• Written problem A: Reproduce the listing without any changes, starting with the line that contains "In the photograph, would" and continuing through the end of the listing.

• Text passage:

══════════

The letter can be downloaded at

Letter to Antero’s Board

The full text of the letter is as follows:

January 24, 2018

Board of Directors
Antero Resources Corporation
1615 Wynkoop Street
Denver, CO 80202


As you are aware, the “Antero family” of entities currently includes three distinct entities: Antero Resources Corporation (“Antero” or the “Company” or “AR”), Antero Midstream Partners (“AM”) and Antero Midstream GP LP (“AMGP”). In my opinion, such organizational structure is fundamentally too complex, and I believe it should be simplified into two entities (i.e. – an upstream entity and a midstream entity) in 2018 with the GP-IDR (owned by AMGP) being eliminated. My opinion stems in part from my recognition that master limited partnership (“MLP”) investors are increasingly demanding the elimination of GP (or GP-related) incentive distribution rights (“IDRs”), and MLP sponsors are increasingly choosing to pursue these simplifications. My opinion also stems from a different issue, namely my investment perspectives of Antero. More specifically, my investment firm, Chapter IV Investors (“Chapter IV”), previously invested in Antero due to my perception of the quality of its resource base. Regrettably, I felt compelled to exit such investment due to my concerns regarding the potential for conflicts of interest within the “Antero family.” As a portfolio manager, I decided that an investment in Antero simply presented an unacceptable risk for my investors.

This letter offers recommendations regarding possible transaction structures to accomplish an organizational simplification and the process to effect such simplification. My goals in writing this letter are to encourage (i) better alignment of various equity stakeholder interests, (ii) reduced potential for future conflicts of interest and (iii) “best-in-class” corporate governance across the “Antero family” of entities. In addition, I hope my efforts will lead to an “Antero family” simplification that makes Antero’s common stock a more attractive risk/reward proposition for investors resulting in the long-term maximization of the Company’s value.

I will begin this letter with a few introductory and well-deserved compliments regarding the Antero management team. Such team:

1) Has done an outstanding job of acquiring and developing Marcellus “Core” acreage in West Virginia.

2) Has built an integrated business model, capitalizing on the arbitrage between midstream market values and midstream build-out costs.

3) Deserves significant additional praise for (i) its foresight in developing an attractive long-term hedge book and (ii) delivering value back to Antero’s original private equity sponsors, led by Warburg Pincus and Yorktown Partners.

══════════

• Supplied information:
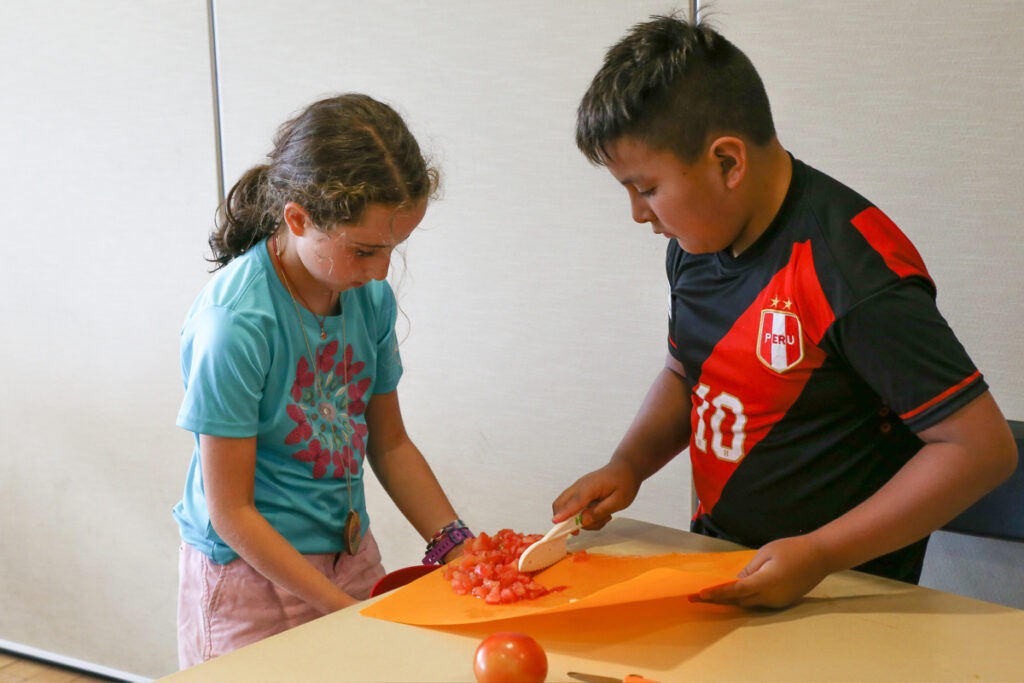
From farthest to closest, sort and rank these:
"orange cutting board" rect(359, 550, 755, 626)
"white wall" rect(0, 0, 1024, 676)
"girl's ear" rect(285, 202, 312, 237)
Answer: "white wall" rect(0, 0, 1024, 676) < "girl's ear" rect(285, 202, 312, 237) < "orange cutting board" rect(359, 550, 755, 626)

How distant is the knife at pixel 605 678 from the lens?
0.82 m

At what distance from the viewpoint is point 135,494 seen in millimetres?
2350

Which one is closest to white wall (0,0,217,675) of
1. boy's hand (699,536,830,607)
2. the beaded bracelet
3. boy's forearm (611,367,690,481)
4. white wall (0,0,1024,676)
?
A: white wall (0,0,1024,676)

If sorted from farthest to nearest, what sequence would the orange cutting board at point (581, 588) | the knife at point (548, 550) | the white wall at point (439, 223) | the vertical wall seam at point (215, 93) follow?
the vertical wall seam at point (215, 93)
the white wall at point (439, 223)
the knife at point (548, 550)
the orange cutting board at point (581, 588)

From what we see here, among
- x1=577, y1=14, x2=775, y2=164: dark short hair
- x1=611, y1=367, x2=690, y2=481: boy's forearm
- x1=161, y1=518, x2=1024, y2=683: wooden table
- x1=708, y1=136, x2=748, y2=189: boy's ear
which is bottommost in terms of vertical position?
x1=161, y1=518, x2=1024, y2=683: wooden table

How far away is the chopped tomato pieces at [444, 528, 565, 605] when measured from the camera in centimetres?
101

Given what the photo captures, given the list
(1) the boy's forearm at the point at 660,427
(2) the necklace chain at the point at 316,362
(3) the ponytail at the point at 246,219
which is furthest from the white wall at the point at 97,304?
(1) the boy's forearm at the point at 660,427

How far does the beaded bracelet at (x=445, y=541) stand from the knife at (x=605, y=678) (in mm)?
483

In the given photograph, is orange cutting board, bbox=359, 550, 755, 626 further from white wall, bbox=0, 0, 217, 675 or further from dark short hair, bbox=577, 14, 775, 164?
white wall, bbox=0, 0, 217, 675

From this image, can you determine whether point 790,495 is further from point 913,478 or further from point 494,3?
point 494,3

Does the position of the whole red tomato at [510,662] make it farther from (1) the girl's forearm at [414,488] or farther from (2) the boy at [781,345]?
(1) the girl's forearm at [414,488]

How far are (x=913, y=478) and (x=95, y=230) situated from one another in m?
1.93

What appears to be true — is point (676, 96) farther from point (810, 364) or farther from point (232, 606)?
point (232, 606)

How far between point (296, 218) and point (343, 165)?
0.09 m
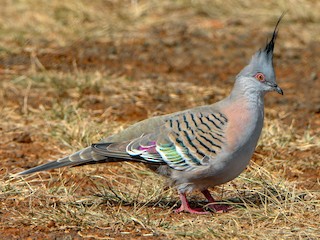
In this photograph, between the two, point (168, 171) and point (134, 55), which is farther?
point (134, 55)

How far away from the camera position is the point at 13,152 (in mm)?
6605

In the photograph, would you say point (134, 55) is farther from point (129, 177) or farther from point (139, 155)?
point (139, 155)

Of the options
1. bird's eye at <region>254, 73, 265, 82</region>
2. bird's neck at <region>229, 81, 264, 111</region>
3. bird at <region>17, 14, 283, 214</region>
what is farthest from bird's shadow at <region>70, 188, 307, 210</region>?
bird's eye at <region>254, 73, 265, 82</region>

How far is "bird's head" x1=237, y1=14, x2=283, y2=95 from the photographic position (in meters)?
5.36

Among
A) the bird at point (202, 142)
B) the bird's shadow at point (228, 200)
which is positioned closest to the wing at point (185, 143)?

══════════

• Written problem B: Decide whether each statement agrees with the letter to Antero's board, answering yes or no and quoting the deciding words: (i) The Antero family is described as currently made up of three distinct entities. (ii) Chapter IV Investors still holds its investment in Antero. (iii) The management team is praised for acquiring and developing Marcellus "Core" acreage in Pennsylvania.

• Final answer A:
In the photograph, would you say point (134, 55) is farther from point (129, 177) or farther from point (139, 155)?
point (139, 155)

Of the options
1. bird's eye at <region>254, 73, 265, 82</region>
2. bird's neck at <region>229, 81, 264, 111</region>
3. bird at <region>17, 14, 283, 214</region>
what is farthest from bird's shadow at <region>70, 188, 307, 210</region>?
bird's eye at <region>254, 73, 265, 82</region>

How far is "bird's head" x1=237, y1=14, x2=283, y2=95 from the photographic position (in meters)?
5.36

Among
A) the bird at point (202, 142)
B) the bird's shadow at point (228, 200)
which is positioned closest to the wing at point (185, 143)?

• Final answer B:
(i) Yes: "the “Antero family” of entities currently includes three distinct entities"
(ii) No: "Regrettably, I felt compelled to exit such investment"
(iii) No: "acquiring and developing Marcellus “Core” acreage in West Virginia"